Con Calles llegó el maximato. Con Lázaro Cárdenas, el orden posrevolucionario encontró un equilibrio entre sectores obreros, campesinos y militares dentro de un proyecto corporativo que marcó al México del siglo XX. Sin embargo, la institucionalización también domesticó las aspiraciones radicales que habían dado origen al movimiento.

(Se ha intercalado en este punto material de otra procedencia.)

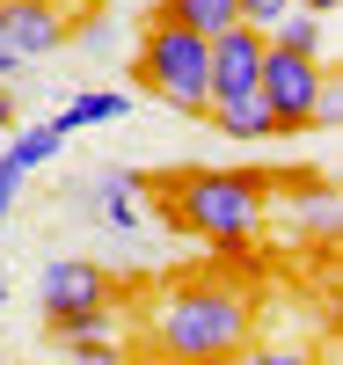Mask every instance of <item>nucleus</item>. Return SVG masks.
<instances>
[{
	"label": "nucleus",
	"instance_id": "f257e3e1",
	"mask_svg": "<svg viewBox=\"0 0 343 365\" xmlns=\"http://www.w3.org/2000/svg\"><path fill=\"white\" fill-rule=\"evenodd\" d=\"M146 344L161 358H234V351L256 344V307H248L241 285H220V278L175 285V292H161V307H153Z\"/></svg>",
	"mask_w": 343,
	"mask_h": 365
},
{
	"label": "nucleus",
	"instance_id": "f03ea898",
	"mask_svg": "<svg viewBox=\"0 0 343 365\" xmlns=\"http://www.w3.org/2000/svg\"><path fill=\"white\" fill-rule=\"evenodd\" d=\"M168 220L183 234L220 241V249H241V241H256L263 220H270V182L248 175V168H190L168 190Z\"/></svg>",
	"mask_w": 343,
	"mask_h": 365
},
{
	"label": "nucleus",
	"instance_id": "7ed1b4c3",
	"mask_svg": "<svg viewBox=\"0 0 343 365\" xmlns=\"http://www.w3.org/2000/svg\"><path fill=\"white\" fill-rule=\"evenodd\" d=\"M132 81L146 96H161L168 110L205 117L212 110V37H198V29H183L168 15H146V37L132 51Z\"/></svg>",
	"mask_w": 343,
	"mask_h": 365
},
{
	"label": "nucleus",
	"instance_id": "20e7f679",
	"mask_svg": "<svg viewBox=\"0 0 343 365\" xmlns=\"http://www.w3.org/2000/svg\"><path fill=\"white\" fill-rule=\"evenodd\" d=\"M37 307H44L51 344L81 336V329H110V278H103V263H88V256H58V263H44Z\"/></svg>",
	"mask_w": 343,
	"mask_h": 365
},
{
	"label": "nucleus",
	"instance_id": "39448f33",
	"mask_svg": "<svg viewBox=\"0 0 343 365\" xmlns=\"http://www.w3.org/2000/svg\"><path fill=\"white\" fill-rule=\"evenodd\" d=\"M322 81H329V66H322L314 51H285V44H270V37H263L256 96H263V103H270V117H277V139L314 132V96H322Z\"/></svg>",
	"mask_w": 343,
	"mask_h": 365
},
{
	"label": "nucleus",
	"instance_id": "423d86ee",
	"mask_svg": "<svg viewBox=\"0 0 343 365\" xmlns=\"http://www.w3.org/2000/svg\"><path fill=\"white\" fill-rule=\"evenodd\" d=\"M256 73H263V29L256 22L220 29V37H212V103L256 96Z\"/></svg>",
	"mask_w": 343,
	"mask_h": 365
},
{
	"label": "nucleus",
	"instance_id": "0eeeda50",
	"mask_svg": "<svg viewBox=\"0 0 343 365\" xmlns=\"http://www.w3.org/2000/svg\"><path fill=\"white\" fill-rule=\"evenodd\" d=\"M0 44L15 58H51L66 44V15L51 0H0Z\"/></svg>",
	"mask_w": 343,
	"mask_h": 365
},
{
	"label": "nucleus",
	"instance_id": "6e6552de",
	"mask_svg": "<svg viewBox=\"0 0 343 365\" xmlns=\"http://www.w3.org/2000/svg\"><path fill=\"white\" fill-rule=\"evenodd\" d=\"M205 117H212V132H220V139H234V146H270V139H277V117H270V103H263V96L212 103Z\"/></svg>",
	"mask_w": 343,
	"mask_h": 365
},
{
	"label": "nucleus",
	"instance_id": "1a4fd4ad",
	"mask_svg": "<svg viewBox=\"0 0 343 365\" xmlns=\"http://www.w3.org/2000/svg\"><path fill=\"white\" fill-rule=\"evenodd\" d=\"M124 110H132V103H124L117 88H88V96H73L66 110H51V125H58V132L73 139V132H88V125H117Z\"/></svg>",
	"mask_w": 343,
	"mask_h": 365
},
{
	"label": "nucleus",
	"instance_id": "9d476101",
	"mask_svg": "<svg viewBox=\"0 0 343 365\" xmlns=\"http://www.w3.org/2000/svg\"><path fill=\"white\" fill-rule=\"evenodd\" d=\"M153 15H168V22H183V29H198V37H220V29L241 22V0H161Z\"/></svg>",
	"mask_w": 343,
	"mask_h": 365
},
{
	"label": "nucleus",
	"instance_id": "9b49d317",
	"mask_svg": "<svg viewBox=\"0 0 343 365\" xmlns=\"http://www.w3.org/2000/svg\"><path fill=\"white\" fill-rule=\"evenodd\" d=\"M263 37L285 44V51H314V58H322V44H329V15H314V8H300V0H292V8L277 15Z\"/></svg>",
	"mask_w": 343,
	"mask_h": 365
},
{
	"label": "nucleus",
	"instance_id": "f8f14e48",
	"mask_svg": "<svg viewBox=\"0 0 343 365\" xmlns=\"http://www.w3.org/2000/svg\"><path fill=\"white\" fill-rule=\"evenodd\" d=\"M96 212H103L117 234H139V197H132V175L103 168V175H96Z\"/></svg>",
	"mask_w": 343,
	"mask_h": 365
},
{
	"label": "nucleus",
	"instance_id": "ddd939ff",
	"mask_svg": "<svg viewBox=\"0 0 343 365\" xmlns=\"http://www.w3.org/2000/svg\"><path fill=\"white\" fill-rule=\"evenodd\" d=\"M58 146H66V132H58L51 117H44V125H22V132L8 139V161H15V168H29V175H37L44 161H58Z\"/></svg>",
	"mask_w": 343,
	"mask_h": 365
},
{
	"label": "nucleus",
	"instance_id": "4468645a",
	"mask_svg": "<svg viewBox=\"0 0 343 365\" xmlns=\"http://www.w3.org/2000/svg\"><path fill=\"white\" fill-rule=\"evenodd\" d=\"M292 220L314 234V241H329V234H336V190H329V182H314L307 197H292Z\"/></svg>",
	"mask_w": 343,
	"mask_h": 365
},
{
	"label": "nucleus",
	"instance_id": "2eb2a0df",
	"mask_svg": "<svg viewBox=\"0 0 343 365\" xmlns=\"http://www.w3.org/2000/svg\"><path fill=\"white\" fill-rule=\"evenodd\" d=\"M22 182H29V168H15V161H8V146H0V212H15Z\"/></svg>",
	"mask_w": 343,
	"mask_h": 365
},
{
	"label": "nucleus",
	"instance_id": "dca6fc26",
	"mask_svg": "<svg viewBox=\"0 0 343 365\" xmlns=\"http://www.w3.org/2000/svg\"><path fill=\"white\" fill-rule=\"evenodd\" d=\"M292 0H241V22H256V29H270L277 15H285Z\"/></svg>",
	"mask_w": 343,
	"mask_h": 365
},
{
	"label": "nucleus",
	"instance_id": "f3484780",
	"mask_svg": "<svg viewBox=\"0 0 343 365\" xmlns=\"http://www.w3.org/2000/svg\"><path fill=\"white\" fill-rule=\"evenodd\" d=\"M110 29H117L110 15H88V22H73V44H110Z\"/></svg>",
	"mask_w": 343,
	"mask_h": 365
},
{
	"label": "nucleus",
	"instance_id": "a211bd4d",
	"mask_svg": "<svg viewBox=\"0 0 343 365\" xmlns=\"http://www.w3.org/2000/svg\"><path fill=\"white\" fill-rule=\"evenodd\" d=\"M15 66H22V58H15V51H8V44H0V81H8V73H15Z\"/></svg>",
	"mask_w": 343,
	"mask_h": 365
},
{
	"label": "nucleus",
	"instance_id": "6ab92c4d",
	"mask_svg": "<svg viewBox=\"0 0 343 365\" xmlns=\"http://www.w3.org/2000/svg\"><path fill=\"white\" fill-rule=\"evenodd\" d=\"M300 8H314V15H336V8H343V0H300Z\"/></svg>",
	"mask_w": 343,
	"mask_h": 365
},
{
	"label": "nucleus",
	"instance_id": "aec40b11",
	"mask_svg": "<svg viewBox=\"0 0 343 365\" xmlns=\"http://www.w3.org/2000/svg\"><path fill=\"white\" fill-rule=\"evenodd\" d=\"M0 125H15V103H8V96H0Z\"/></svg>",
	"mask_w": 343,
	"mask_h": 365
},
{
	"label": "nucleus",
	"instance_id": "412c9836",
	"mask_svg": "<svg viewBox=\"0 0 343 365\" xmlns=\"http://www.w3.org/2000/svg\"><path fill=\"white\" fill-rule=\"evenodd\" d=\"M0 307H8V285H0Z\"/></svg>",
	"mask_w": 343,
	"mask_h": 365
},
{
	"label": "nucleus",
	"instance_id": "4be33fe9",
	"mask_svg": "<svg viewBox=\"0 0 343 365\" xmlns=\"http://www.w3.org/2000/svg\"><path fill=\"white\" fill-rule=\"evenodd\" d=\"M96 8H117V0H96Z\"/></svg>",
	"mask_w": 343,
	"mask_h": 365
}]
</instances>
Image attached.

La Revolución, más que un bloque cerrado, fue un mosaico de experiencias: regionales, campesinas, urbanas, militares, obreras. Hablar de “revoluciones”, en plural, permite entender las múltiples agendas que chocaron en un país atravesado por desigualdades profundas.

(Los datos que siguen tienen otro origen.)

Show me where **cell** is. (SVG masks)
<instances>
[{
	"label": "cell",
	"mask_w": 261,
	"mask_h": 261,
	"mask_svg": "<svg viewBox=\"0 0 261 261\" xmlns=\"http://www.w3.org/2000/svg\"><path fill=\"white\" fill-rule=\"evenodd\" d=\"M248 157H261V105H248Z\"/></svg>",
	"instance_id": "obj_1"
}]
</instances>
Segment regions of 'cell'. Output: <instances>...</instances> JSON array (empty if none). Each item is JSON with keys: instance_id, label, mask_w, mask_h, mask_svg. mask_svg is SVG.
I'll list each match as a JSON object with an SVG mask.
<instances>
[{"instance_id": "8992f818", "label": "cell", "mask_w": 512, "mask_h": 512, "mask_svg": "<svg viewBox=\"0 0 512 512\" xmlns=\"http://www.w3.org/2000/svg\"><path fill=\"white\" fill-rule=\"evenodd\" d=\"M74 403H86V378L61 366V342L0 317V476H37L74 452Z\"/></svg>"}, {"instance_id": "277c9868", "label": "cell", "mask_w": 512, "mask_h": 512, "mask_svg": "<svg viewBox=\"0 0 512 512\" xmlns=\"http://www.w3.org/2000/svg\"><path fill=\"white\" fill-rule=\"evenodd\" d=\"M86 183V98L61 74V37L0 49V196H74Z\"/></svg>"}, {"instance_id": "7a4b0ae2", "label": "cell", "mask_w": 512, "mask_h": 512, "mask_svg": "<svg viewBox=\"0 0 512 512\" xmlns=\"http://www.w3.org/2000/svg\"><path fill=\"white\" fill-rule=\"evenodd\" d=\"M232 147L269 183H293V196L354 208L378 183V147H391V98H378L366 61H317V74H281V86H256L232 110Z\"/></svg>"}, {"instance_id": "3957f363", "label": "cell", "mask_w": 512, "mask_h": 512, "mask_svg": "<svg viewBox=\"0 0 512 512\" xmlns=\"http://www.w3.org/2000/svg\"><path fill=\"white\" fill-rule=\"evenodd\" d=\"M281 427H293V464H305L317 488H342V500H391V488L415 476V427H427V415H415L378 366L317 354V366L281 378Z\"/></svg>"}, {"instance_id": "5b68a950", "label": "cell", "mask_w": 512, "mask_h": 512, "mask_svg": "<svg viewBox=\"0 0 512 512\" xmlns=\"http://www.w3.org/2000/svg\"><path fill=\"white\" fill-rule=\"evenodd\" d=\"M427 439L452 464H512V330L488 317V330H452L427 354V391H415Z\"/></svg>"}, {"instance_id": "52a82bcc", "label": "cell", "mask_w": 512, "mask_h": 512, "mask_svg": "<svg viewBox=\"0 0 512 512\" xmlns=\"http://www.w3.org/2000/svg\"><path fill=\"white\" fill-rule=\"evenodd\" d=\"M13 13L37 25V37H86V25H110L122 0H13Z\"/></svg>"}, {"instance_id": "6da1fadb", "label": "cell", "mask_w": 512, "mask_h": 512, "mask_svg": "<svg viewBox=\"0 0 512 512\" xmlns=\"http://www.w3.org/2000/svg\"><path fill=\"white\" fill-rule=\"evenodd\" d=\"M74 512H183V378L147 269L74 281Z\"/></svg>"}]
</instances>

Esa pluralidad, sostienen historiadores contemporáneos, sigue siendo clave para el análisis del México actual: un país donde la concentración del poder, las tensiones regionales, la disputa por la tierra, la desigualdad social y la relación con Estados Unidos continúan marcando la agenda pública.
Releer la Revolución no es un capricho académico. Es una forma de recuperar los debates que dieron origen al México moderno: el acceso a la tierra, la justicia social, el papel del Estado, la relación entre élites y pueblo, y los límites del poder político.
¿Qué queda por revolucionar?
Si la historia es un puente entre pasado, presente y futuro, su utilidad radica en orientar la acción. Revisitar la Revolución implica preguntarse qué aprendizajes seguimos necesitando: la defensa de la tierra, la participación social, el reparto del poder, la justicia para quienes siguen marginados.
Es conveniente reconstruir el sentido histórico de la Revolución Mexicana para modular acciones presentes y orientar las futuras. Se trata de vislumbrarla como una experiencia real en el marco cultural de las prácticas significativas, las cuales se transforman de acuerdo con los intereses y necesidades actuales. Pero ¿qué necesitamos recuperar de dicha revolución?
El pasado está presente: lo representamos, interpretamos y reinterpretamos con la función de hacerlo útil. La historia es un cúmulo de referentes, de deudas con el pasado y de reivindicaciones presentes; por ello estamos obligados a repoblarla con experiencias significativas y a recuperar un pasado vivo mediante fragmentos del tiempo histórico. Aquello que se mueve y relampaguea: imágenes pasadas surgidas de la necesidad de las luchas actuales. Rebeliones que iluminen el presente del verdadero México revolucionario, para adentrarnos en sus experiencias y valorar la nuestra.
La Revolución Mexicana debe ser revisitada y actualizada constantemente para reconfigurar nuevos horizontes de pensamiento y acción, pues lo vivido permite reconocer el pasado histórico a través de su vinculación con el ahora y el mañana. La llamada Revolución Mexicana no es un monumento, sino una amalgama de experiencias revolucionarias necesarias para la construcción significativa del pasado, para impulsar las acciones vivenciales del presente y para orientar las intenciones futuras.
La Revolución Mexicana ya no puede leerse solo como memoria oficial, sino como una reserva crítica de experiencias para repensar el rumbo del país.
A 115 años, la pregunta persiste: ¿cuál será nuestra revolución?